- Directed by: Craig Whitney
- Written by: Craig Whitney
- Produced by: Stephanie Huettner
- Starring: Diane Hruska, Scott Bate
- Cinematography: Jameson West
- Edited by: James Chesnut
- Production company: Better Archangel Pictures
- Release date: 2009;
- Running time: 10 minutes
- Country: United States
- Language: English

= Harvest Home (2009 film) =

Harvest Home is a short film written and directed by Austin filmmaker Craig Whitney and starring Diane Hruska and Scott Bate. The film was produced in 2008 in association with Better Archangel Pictures, and was screened in May 2009 at the Cannes Short Film Corner.

Inspired by the family chamber dramas of Yasujirō Ozu and the analytical depictions of modern life in the films of Michelangelo Antonioni, Harvest Home offers a lyrical and plaintive examination of growing old and enduring life's everyday tragedies in the midst of contemporary society, and the mysterious dichotomy that exists between the tragedy and the banality of our daily misfortunes.

==Plot==
Emotionally uprooted after the recent death of her husband, Esther Kern (Diane Hruska) is trying to return to normal life after completing her shiva—a weeklong period of family mourning mandated in the Jewish religion. Mrs. Kern's children—a successful ophthalmologist and the wife of a busy businessman—have long since moved away to start families of their own, setting aside the traditions of the Jewish faith for the concerns of daily life.

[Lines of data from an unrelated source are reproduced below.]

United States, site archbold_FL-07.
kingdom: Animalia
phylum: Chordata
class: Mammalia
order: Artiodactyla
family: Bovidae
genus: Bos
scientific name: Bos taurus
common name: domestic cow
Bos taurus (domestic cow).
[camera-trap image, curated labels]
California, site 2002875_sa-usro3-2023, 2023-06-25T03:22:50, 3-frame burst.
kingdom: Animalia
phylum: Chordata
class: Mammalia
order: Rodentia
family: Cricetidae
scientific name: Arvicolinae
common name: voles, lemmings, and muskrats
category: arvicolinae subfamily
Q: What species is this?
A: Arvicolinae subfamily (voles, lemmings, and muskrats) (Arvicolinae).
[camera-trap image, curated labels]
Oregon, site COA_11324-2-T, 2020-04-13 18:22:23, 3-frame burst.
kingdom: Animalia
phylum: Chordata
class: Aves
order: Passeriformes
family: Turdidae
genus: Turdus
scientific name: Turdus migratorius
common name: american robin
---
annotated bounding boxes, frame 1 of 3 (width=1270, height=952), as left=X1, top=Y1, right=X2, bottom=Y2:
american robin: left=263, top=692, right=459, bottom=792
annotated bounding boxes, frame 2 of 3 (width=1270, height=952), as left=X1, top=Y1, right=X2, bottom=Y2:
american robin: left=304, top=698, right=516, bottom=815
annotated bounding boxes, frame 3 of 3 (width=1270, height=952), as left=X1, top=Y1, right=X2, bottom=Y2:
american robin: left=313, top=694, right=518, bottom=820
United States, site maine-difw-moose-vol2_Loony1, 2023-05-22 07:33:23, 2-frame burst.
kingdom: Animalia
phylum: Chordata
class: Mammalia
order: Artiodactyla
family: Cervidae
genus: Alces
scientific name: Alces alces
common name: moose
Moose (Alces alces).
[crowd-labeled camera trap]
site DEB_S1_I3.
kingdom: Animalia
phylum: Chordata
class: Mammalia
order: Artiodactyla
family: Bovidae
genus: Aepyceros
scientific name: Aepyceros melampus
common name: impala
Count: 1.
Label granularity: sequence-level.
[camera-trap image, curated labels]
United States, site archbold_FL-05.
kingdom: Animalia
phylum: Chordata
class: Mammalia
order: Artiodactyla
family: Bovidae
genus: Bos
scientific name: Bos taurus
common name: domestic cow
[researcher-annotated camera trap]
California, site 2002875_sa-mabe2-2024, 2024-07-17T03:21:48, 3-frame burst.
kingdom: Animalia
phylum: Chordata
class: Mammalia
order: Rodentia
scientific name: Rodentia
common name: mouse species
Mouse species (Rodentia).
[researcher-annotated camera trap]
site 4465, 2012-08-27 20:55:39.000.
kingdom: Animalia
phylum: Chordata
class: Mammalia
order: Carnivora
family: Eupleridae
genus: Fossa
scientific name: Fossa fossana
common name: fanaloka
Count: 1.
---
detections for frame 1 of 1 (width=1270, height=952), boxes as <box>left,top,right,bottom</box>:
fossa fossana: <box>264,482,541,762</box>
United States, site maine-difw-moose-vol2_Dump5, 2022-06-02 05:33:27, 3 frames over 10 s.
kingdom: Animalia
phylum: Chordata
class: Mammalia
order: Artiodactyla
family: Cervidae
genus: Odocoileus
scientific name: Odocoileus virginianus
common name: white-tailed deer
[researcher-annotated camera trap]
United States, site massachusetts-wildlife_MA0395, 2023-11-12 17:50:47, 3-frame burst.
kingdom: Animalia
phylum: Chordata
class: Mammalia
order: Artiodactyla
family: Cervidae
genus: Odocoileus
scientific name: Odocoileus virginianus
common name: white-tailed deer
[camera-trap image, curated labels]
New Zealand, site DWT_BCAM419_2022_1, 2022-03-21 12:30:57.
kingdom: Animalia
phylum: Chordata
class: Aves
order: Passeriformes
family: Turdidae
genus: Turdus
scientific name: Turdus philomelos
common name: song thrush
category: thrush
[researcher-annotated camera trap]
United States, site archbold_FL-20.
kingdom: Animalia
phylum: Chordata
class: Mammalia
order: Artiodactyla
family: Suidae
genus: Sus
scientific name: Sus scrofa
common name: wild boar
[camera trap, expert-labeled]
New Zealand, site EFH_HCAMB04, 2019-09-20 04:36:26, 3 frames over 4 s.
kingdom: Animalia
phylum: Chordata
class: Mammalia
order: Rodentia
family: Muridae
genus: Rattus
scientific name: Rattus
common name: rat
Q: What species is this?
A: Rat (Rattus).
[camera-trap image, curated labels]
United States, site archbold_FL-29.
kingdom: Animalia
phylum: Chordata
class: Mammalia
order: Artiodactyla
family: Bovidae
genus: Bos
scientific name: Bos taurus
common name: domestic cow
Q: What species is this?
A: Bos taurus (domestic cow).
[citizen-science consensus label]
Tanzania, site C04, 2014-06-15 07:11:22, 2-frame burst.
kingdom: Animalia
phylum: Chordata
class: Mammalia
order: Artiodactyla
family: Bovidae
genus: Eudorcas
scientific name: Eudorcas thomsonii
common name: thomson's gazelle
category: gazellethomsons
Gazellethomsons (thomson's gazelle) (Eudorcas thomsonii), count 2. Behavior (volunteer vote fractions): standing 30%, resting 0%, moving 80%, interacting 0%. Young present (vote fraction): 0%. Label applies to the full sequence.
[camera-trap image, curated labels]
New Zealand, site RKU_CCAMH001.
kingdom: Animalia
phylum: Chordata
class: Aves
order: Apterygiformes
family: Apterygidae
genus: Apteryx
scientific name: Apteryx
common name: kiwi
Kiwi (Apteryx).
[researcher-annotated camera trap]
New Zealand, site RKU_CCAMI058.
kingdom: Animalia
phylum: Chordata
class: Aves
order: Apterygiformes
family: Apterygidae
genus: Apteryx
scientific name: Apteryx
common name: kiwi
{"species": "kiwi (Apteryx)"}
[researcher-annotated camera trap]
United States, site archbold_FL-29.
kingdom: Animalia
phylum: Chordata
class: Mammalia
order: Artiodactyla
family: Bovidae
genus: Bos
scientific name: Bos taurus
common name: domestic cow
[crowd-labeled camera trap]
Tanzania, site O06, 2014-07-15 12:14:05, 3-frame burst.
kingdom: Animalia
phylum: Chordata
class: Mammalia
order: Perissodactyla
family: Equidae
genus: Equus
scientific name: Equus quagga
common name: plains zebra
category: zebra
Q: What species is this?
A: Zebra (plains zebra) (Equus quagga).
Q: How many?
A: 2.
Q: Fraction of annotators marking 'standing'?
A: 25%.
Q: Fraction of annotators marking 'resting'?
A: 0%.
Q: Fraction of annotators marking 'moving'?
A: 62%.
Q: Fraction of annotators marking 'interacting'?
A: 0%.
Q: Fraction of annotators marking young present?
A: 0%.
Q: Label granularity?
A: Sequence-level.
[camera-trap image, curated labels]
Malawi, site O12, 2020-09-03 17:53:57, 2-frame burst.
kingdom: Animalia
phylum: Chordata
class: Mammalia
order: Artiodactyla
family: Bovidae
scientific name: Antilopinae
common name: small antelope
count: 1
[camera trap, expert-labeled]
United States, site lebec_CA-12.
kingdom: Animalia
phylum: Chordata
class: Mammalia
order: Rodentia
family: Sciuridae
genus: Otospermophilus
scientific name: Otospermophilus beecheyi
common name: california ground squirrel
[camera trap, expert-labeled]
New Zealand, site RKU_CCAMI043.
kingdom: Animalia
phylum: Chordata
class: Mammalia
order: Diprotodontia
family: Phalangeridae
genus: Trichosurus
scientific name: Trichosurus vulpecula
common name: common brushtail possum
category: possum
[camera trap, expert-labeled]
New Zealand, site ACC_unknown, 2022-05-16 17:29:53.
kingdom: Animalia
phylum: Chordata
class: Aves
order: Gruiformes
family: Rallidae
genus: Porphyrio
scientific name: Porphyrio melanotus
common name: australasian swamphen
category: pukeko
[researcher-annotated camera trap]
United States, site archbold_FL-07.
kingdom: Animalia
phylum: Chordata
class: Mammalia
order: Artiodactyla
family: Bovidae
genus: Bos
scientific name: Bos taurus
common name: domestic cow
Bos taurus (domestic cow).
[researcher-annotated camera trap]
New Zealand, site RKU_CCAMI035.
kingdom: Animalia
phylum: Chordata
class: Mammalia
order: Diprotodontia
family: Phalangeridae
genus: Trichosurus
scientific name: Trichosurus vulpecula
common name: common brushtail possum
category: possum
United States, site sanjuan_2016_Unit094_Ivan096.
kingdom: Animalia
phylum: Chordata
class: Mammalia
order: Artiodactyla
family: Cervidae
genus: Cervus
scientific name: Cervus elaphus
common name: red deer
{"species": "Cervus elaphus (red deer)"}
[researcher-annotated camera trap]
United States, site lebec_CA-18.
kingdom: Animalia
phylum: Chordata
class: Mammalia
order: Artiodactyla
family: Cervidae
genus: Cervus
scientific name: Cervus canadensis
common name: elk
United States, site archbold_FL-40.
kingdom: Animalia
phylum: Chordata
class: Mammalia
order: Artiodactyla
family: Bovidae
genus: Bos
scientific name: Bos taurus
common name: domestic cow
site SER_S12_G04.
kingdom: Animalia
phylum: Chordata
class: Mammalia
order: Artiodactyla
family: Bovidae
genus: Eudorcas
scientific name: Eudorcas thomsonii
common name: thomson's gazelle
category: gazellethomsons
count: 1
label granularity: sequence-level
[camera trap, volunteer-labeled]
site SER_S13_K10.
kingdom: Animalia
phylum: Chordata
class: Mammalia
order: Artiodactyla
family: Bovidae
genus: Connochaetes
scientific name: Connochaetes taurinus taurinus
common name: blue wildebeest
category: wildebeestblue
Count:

Tentatively embarking upon her reentry into the world, Mrs. Kern is visited by a cable repairman (Scott Bate), who has come to her house to fix a problem with her reception. Deprived of her lifetime role as both wife and mother, she tries to forge an emotional connection with this stranger—telling stories about her family and bringing him cake and coffee—all in an effort to fill the void left by her recent loss. But unsure of what to make of this unexpected situation, the repairman is at once taken aback and drawn in by the residue of the tragedy that lingers in the home.

==Cast and crew==
Harvest Home was produced by Stephanie Huettner and filmed by cinematographer Jameson West, both of whom had previously worked with Whitney on Nick Robinson's film I Am Nick Robinson, which was featured at the 2007 South by Southwest Film Festival. West had also previously worked as a second-unit photographer on Austin filmmaker Kat Candler's feature, Jumping Off Bridges.

Writer and director Craig Whitney said in an interview with Short Film Texas that the tension between Mrs. Kern and the repairman was a key element in "Harvest Home"'s thematic concerns.

The film features a cameo appearance by Music & Entertainment Television VJ Brittany Neighbors, who appears as herself during one scene introducing videos on a TV in the room.